My own father has told me he wouldn't do it.

The question of whether all this is worth it has a sharp and emotional answer: "My own father has told me that he would not do it. But my children don't have to suffer my absence because the couples haven't gone out well. I know the importance of a mother, but I am convinced that we also need the other 50%. Depriving my children of their father is a very big."

Adrián belongs to an association called Men's Circles, which explores what is known as the new masculinity. "We are dedicated to talking about what we feel and the vast majority of those who are looking for something have had an absent father and that has screwed up their lives. I have a commitment to myself and I could not live ignoring my children. They need me, it is their right, even if it means all this effort for me. I am responsible for their existence and according to that, I act," he says without hesitation.

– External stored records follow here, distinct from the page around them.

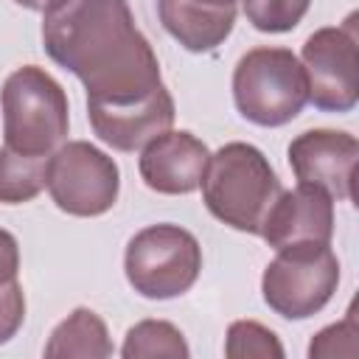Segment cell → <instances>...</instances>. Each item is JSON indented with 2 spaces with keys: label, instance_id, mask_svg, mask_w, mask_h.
Masks as SVG:
<instances>
[{
  "label": "cell",
  "instance_id": "1",
  "mask_svg": "<svg viewBox=\"0 0 359 359\" xmlns=\"http://www.w3.org/2000/svg\"><path fill=\"white\" fill-rule=\"evenodd\" d=\"M45 53L87 90V104H126L157 87L160 62L126 0H56L42 11Z\"/></svg>",
  "mask_w": 359,
  "mask_h": 359
},
{
  "label": "cell",
  "instance_id": "2",
  "mask_svg": "<svg viewBox=\"0 0 359 359\" xmlns=\"http://www.w3.org/2000/svg\"><path fill=\"white\" fill-rule=\"evenodd\" d=\"M283 191L266 154L252 143H224L210 154L202 177L205 208L227 227L258 236L266 210Z\"/></svg>",
  "mask_w": 359,
  "mask_h": 359
},
{
  "label": "cell",
  "instance_id": "3",
  "mask_svg": "<svg viewBox=\"0 0 359 359\" xmlns=\"http://www.w3.org/2000/svg\"><path fill=\"white\" fill-rule=\"evenodd\" d=\"M0 109L6 146L20 154L50 157V151L67 137V93L36 65H22L3 81Z\"/></svg>",
  "mask_w": 359,
  "mask_h": 359
},
{
  "label": "cell",
  "instance_id": "4",
  "mask_svg": "<svg viewBox=\"0 0 359 359\" xmlns=\"http://www.w3.org/2000/svg\"><path fill=\"white\" fill-rule=\"evenodd\" d=\"M233 101L241 118L255 126H283L294 121L306 101V73L289 48H252L233 70Z\"/></svg>",
  "mask_w": 359,
  "mask_h": 359
},
{
  "label": "cell",
  "instance_id": "5",
  "mask_svg": "<svg viewBox=\"0 0 359 359\" xmlns=\"http://www.w3.org/2000/svg\"><path fill=\"white\" fill-rule=\"evenodd\" d=\"M123 272L140 297L171 300L196 283L202 272V247L191 230L160 222L129 238Z\"/></svg>",
  "mask_w": 359,
  "mask_h": 359
},
{
  "label": "cell",
  "instance_id": "6",
  "mask_svg": "<svg viewBox=\"0 0 359 359\" xmlns=\"http://www.w3.org/2000/svg\"><path fill=\"white\" fill-rule=\"evenodd\" d=\"M339 286V261L331 244L278 250L261 275L264 303L283 320H306L328 306Z\"/></svg>",
  "mask_w": 359,
  "mask_h": 359
},
{
  "label": "cell",
  "instance_id": "7",
  "mask_svg": "<svg viewBox=\"0 0 359 359\" xmlns=\"http://www.w3.org/2000/svg\"><path fill=\"white\" fill-rule=\"evenodd\" d=\"M45 188L53 205L70 216H101L121 194L118 163L87 140L56 146L45 165Z\"/></svg>",
  "mask_w": 359,
  "mask_h": 359
},
{
  "label": "cell",
  "instance_id": "8",
  "mask_svg": "<svg viewBox=\"0 0 359 359\" xmlns=\"http://www.w3.org/2000/svg\"><path fill=\"white\" fill-rule=\"evenodd\" d=\"M309 101L323 112H351L359 101V53L356 14L345 25L317 28L300 50Z\"/></svg>",
  "mask_w": 359,
  "mask_h": 359
},
{
  "label": "cell",
  "instance_id": "9",
  "mask_svg": "<svg viewBox=\"0 0 359 359\" xmlns=\"http://www.w3.org/2000/svg\"><path fill=\"white\" fill-rule=\"evenodd\" d=\"M286 154L297 182L317 185L328 191L331 199L353 196V168L359 157V140L351 132L309 129L289 143Z\"/></svg>",
  "mask_w": 359,
  "mask_h": 359
},
{
  "label": "cell",
  "instance_id": "10",
  "mask_svg": "<svg viewBox=\"0 0 359 359\" xmlns=\"http://www.w3.org/2000/svg\"><path fill=\"white\" fill-rule=\"evenodd\" d=\"M275 252L306 244H331L334 236V199L317 185L297 182L292 191H280L264 216L258 233Z\"/></svg>",
  "mask_w": 359,
  "mask_h": 359
},
{
  "label": "cell",
  "instance_id": "11",
  "mask_svg": "<svg viewBox=\"0 0 359 359\" xmlns=\"http://www.w3.org/2000/svg\"><path fill=\"white\" fill-rule=\"evenodd\" d=\"M174 98L163 87L146 98L126 104H87V118L98 140L115 151H140L149 140L168 132L174 123Z\"/></svg>",
  "mask_w": 359,
  "mask_h": 359
},
{
  "label": "cell",
  "instance_id": "12",
  "mask_svg": "<svg viewBox=\"0 0 359 359\" xmlns=\"http://www.w3.org/2000/svg\"><path fill=\"white\" fill-rule=\"evenodd\" d=\"M208 160H210V151L196 135L185 129L180 132L168 129L140 149L137 171L146 188L165 196H180L202 185Z\"/></svg>",
  "mask_w": 359,
  "mask_h": 359
},
{
  "label": "cell",
  "instance_id": "13",
  "mask_svg": "<svg viewBox=\"0 0 359 359\" xmlns=\"http://www.w3.org/2000/svg\"><path fill=\"white\" fill-rule=\"evenodd\" d=\"M163 28L191 53L216 50L236 25V11H208L188 0H157Z\"/></svg>",
  "mask_w": 359,
  "mask_h": 359
},
{
  "label": "cell",
  "instance_id": "14",
  "mask_svg": "<svg viewBox=\"0 0 359 359\" xmlns=\"http://www.w3.org/2000/svg\"><path fill=\"white\" fill-rule=\"evenodd\" d=\"M45 356L48 359H67V356H81V359H104L112 356V339L107 331V323L87 306L73 309L48 337L45 342Z\"/></svg>",
  "mask_w": 359,
  "mask_h": 359
},
{
  "label": "cell",
  "instance_id": "15",
  "mask_svg": "<svg viewBox=\"0 0 359 359\" xmlns=\"http://www.w3.org/2000/svg\"><path fill=\"white\" fill-rule=\"evenodd\" d=\"M123 359H154V356H168V359H188L191 348L182 337V331L168 323V320H140L135 323L121 345Z\"/></svg>",
  "mask_w": 359,
  "mask_h": 359
},
{
  "label": "cell",
  "instance_id": "16",
  "mask_svg": "<svg viewBox=\"0 0 359 359\" xmlns=\"http://www.w3.org/2000/svg\"><path fill=\"white\" fill-rule=\"evenodd\" d=\"M45 165H48V157L20 154L3 146L0 149V202L3 205L31 202L45 188Z\"/></svg>",
  "mask_w": 359,
  "mask_h": 359
},
{
  "label": "cell",
  "instance_id": "17",
  "mask_svg": "<svg viewBox=\"0 0 359 359\" xmlns=\"http://www.w3.org/2000/svg\"><path fill=\"white\" fill-rule=\"evenodd\" d=\"M227 359H283V345L278 334L255 320H236L224 339Z\"/></svg>",
  "mask_w": 359,
  "mask_h": 359
},
{
  "label": "cell",
  "instance_id": "18",
  "mask_svg": "<svg viewBox=\"0 0 359 359\" xmlns=\"http://www.w3.org/2000/svg\"><path fill=\"white\" fill-rule=\"evenodd\" d=\"M247 22L261 34H286L300 25L311 0H241Z\"/></svg>",
  "mask_w": 359,
  "mask_h": 359
},
{
  "label": "cell",
  "instance_id": "19",
  "mask_svg": "<svg viewBox=\"0 0 359 359\" xmlns=\"http://www.w3.org/2000/svg\"><path fill=\"white\" fill-rule=\"evenodd\" d=\"M356 337H359V328H356V314L353 309L348 311L345 320L317 331L309 342V356L311 359H331V356H356L359 345H356Z\"/></svg>",
  "mask_w": 359,
  "mask_h": 359
},
{
  "label": "cell",
  "instance_id": "20",
  "mask_svg": "<svg viewBox=\"0 0 359 359\" xmlns=\"http://www.w3.org/2000/svg\"><path fill=\"white\" fill-rule=\"evenodd\" d=\"M25 320V294L20 280H6L0 283V345L8 342Z\"/></svg>",
  "mask_w": 359,
  "mask_h": 359
},
{
  "label": "cell",
  "instance_id": "21",
  "mask_svg": "<svg viewBox=\"0 0 359 359\" xmlns=\"http://www.w3.org/2000/svg\"><path fill=\"white\" fill-rule=\"evenodd\" d=\"M20 272V244L17 238L0 227V283L14 280Z\"/></svg>",
  "mask_w": 359,
  "mask_h": 359
},
{
  "label": "cell",
  "instance_id": "22",
  "mask_svg": "<svg viewBox=\"0 0 359 359\" xmlns=\"http://www.w3.org/2000/svg\"><path fill=\"white\" fill-rule=\"evenodd\" d=\"M199 8H208V11H236L238 0H188Z\"/></svg>",
  "mask_w": 359,
  "mask_h": 359
},
{
  "label": "cell",
  "instance_id": "23",
  "mask_svg": "<svg viewBox=\"0 0 359 359\" xmlns=\"http://www.w3.org/2000/svg\"><path fill=\"white\" fill-rule=\"evenodd\" d=\"M17 6H22V8H31V11H45V8H50L56 0H14Z\"/></svg>",
  "mask_w": 359,
  "mask_h": 359
}]
</instances>
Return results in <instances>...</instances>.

I don't know if I will do something special. For me, Father's Day is every day!

Since he began this life split in two, he has no time for himself. He only sleeps alone one night a week, the only Zen moment he enjoys. Of girlfriends, we do not speak: "My most intimate relationship is with Netflix and from 11 at night," he jokes. "It is very difficult for someone to understand this situation and if they do not have children, their heads explode. I also don't have energy for a relationship. I try to enjoy my fatherhood, which is what concerns me now," he says.

He plays fights with his son, they ride bikes, they make the kibble... "When I hear him laugh it's the best," he says. This Sunday he will be in Madrid, but he does not know if he will do something special. "For me, Father's Day is every day!" he concludes.